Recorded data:
◇ ◇ ◇ ◇ ◇ ◇ ◇

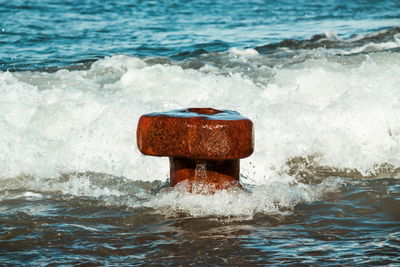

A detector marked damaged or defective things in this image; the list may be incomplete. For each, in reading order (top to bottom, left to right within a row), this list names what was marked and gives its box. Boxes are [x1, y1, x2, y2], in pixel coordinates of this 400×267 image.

orange rust texture [136, 112, 252, 159]
rusty bollard [137, 108, 253, 194]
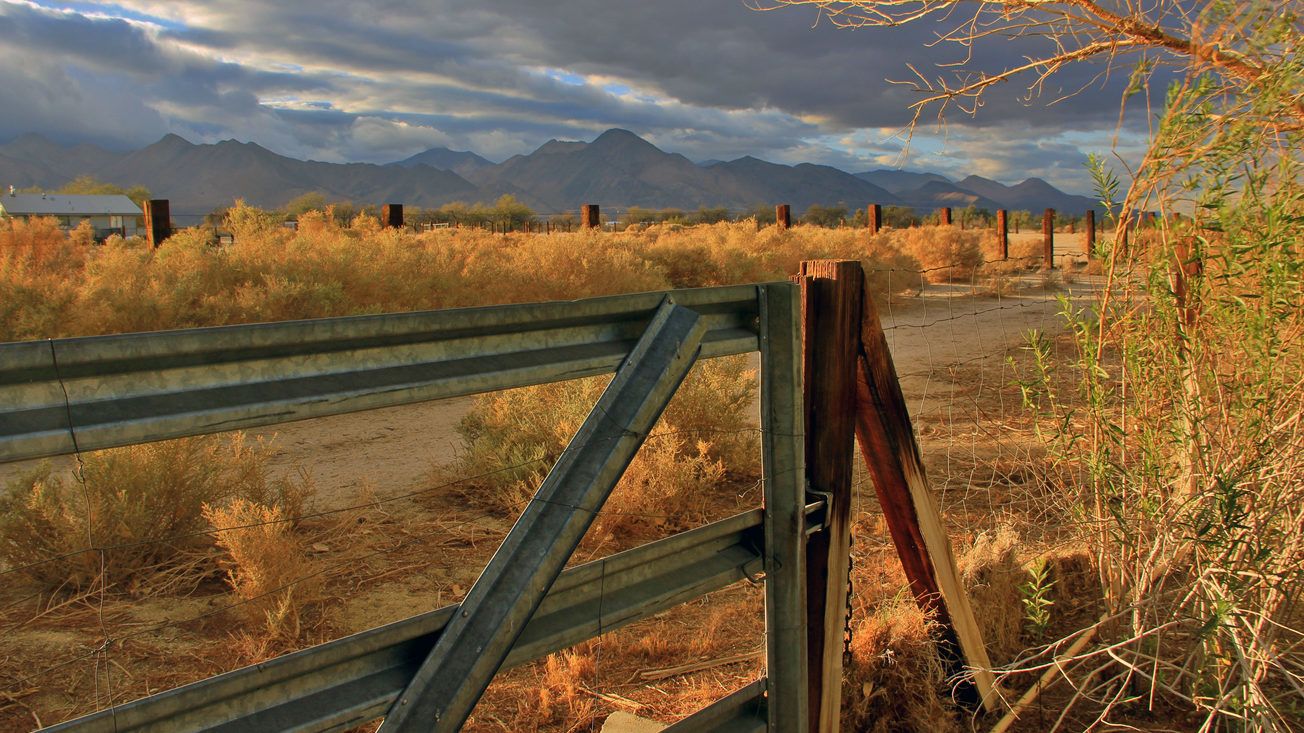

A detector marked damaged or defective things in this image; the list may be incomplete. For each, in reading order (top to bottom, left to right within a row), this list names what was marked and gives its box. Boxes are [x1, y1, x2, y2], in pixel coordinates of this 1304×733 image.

rusty metal post [142, 198, 170, 246]
rusty metal post [380, 202, 401, 228]
rusty metal post [771, 202, 792, 228]
rusty metal post [865, 202, 886, 233]
rusty metal post [792, 259, 865, 725]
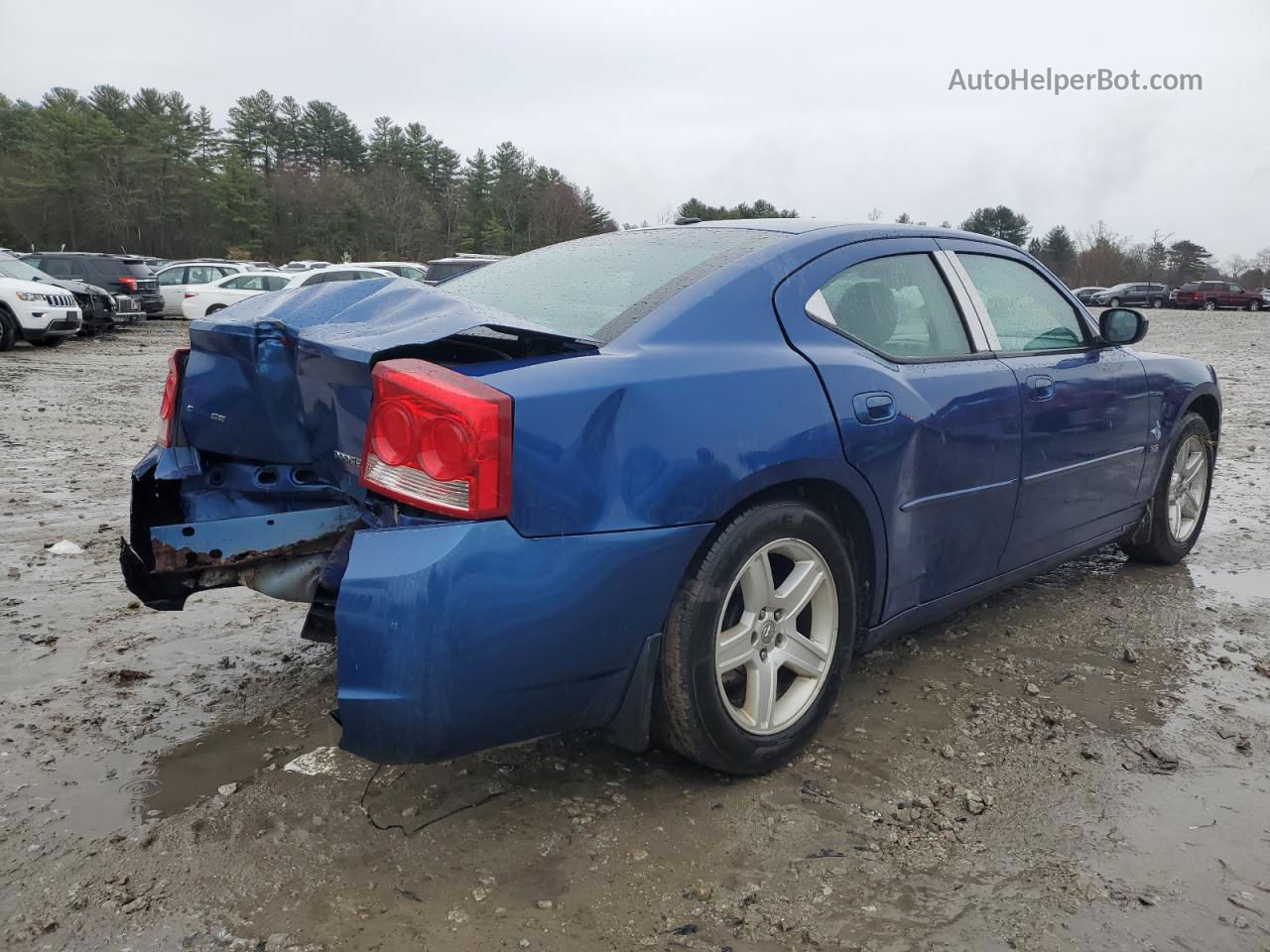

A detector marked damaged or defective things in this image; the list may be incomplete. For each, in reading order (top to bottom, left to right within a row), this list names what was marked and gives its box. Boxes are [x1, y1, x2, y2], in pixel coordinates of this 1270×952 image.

broken tail light [158, 347, 190, 448]
severe rear damage [121, 276, 695, 758]
broken tail light [357, 359, 512, 520]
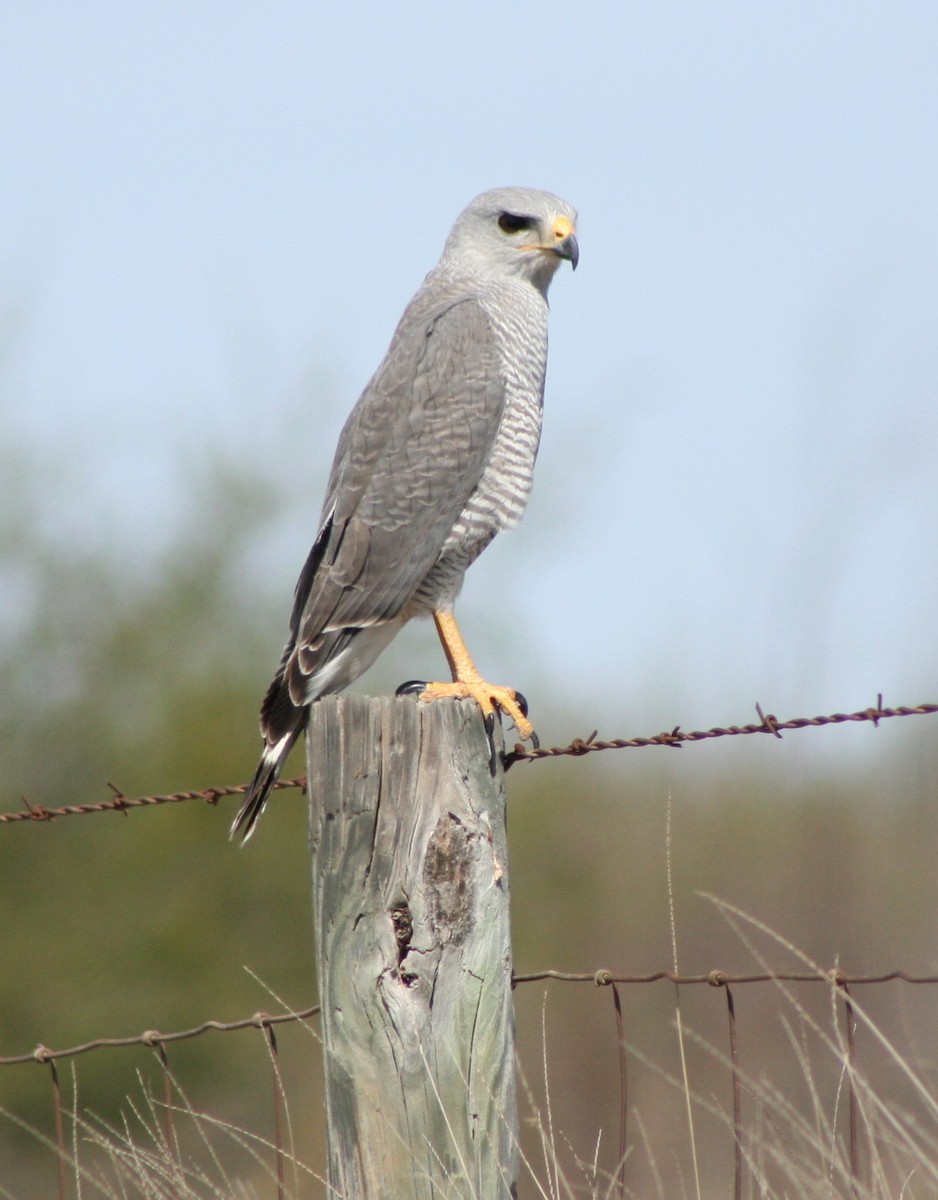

◇ ◇ ◇ ◇ ◇ ◇ ◇

** Set exercise **
Switch "damaged or defective" to "worn or faulty" throughout the entries above and write them out again, leaving everything else untouched and omitting the pictures.

** Response for this exercise **
A detector marked worn or faulty things in this image; the list may be incomplete. For each, in reading order (top to bottom, left to right within a row), this list names what was marked and gives its box. Boxes are [x1, y1, x2, y2], in pixel coordinates of this 400×267 image.

orange rust texture [136, 112, 252, 159]
rusty bollard [137, 108, 253, 194]

A detector marked worn or faulty things in this image; the list may be incomplete. For each, in reading order (top to bottom, left to right within a row), this list names what was marked and gives its box. Boxes are [x1, y1, x2, y2], in pixel coordinates of this 1304×733 image.

rusty metal post [142, 198, 170, 246]
rusty metal post [380, 202, 401, 228]
rusty metal post [771, 202, 792, 228]
rusty metal post [865, 202, 886, 233]
rusty metal post [792, 259, 865, 725]

A detector marked worn or faulty things in this image; the list may be incomplete. For each, in reading order (top to bottom, left to right within a row), this list names what was marked and gives its box. Boxes are [x1, y1, x2, y2], in pixel coordinates of this 1270×952 image.

broken tail light [158, 347, 190, 448]
severe rear damage [121, 276, 695, 758]
broken tail light [357, 359, 512, 520]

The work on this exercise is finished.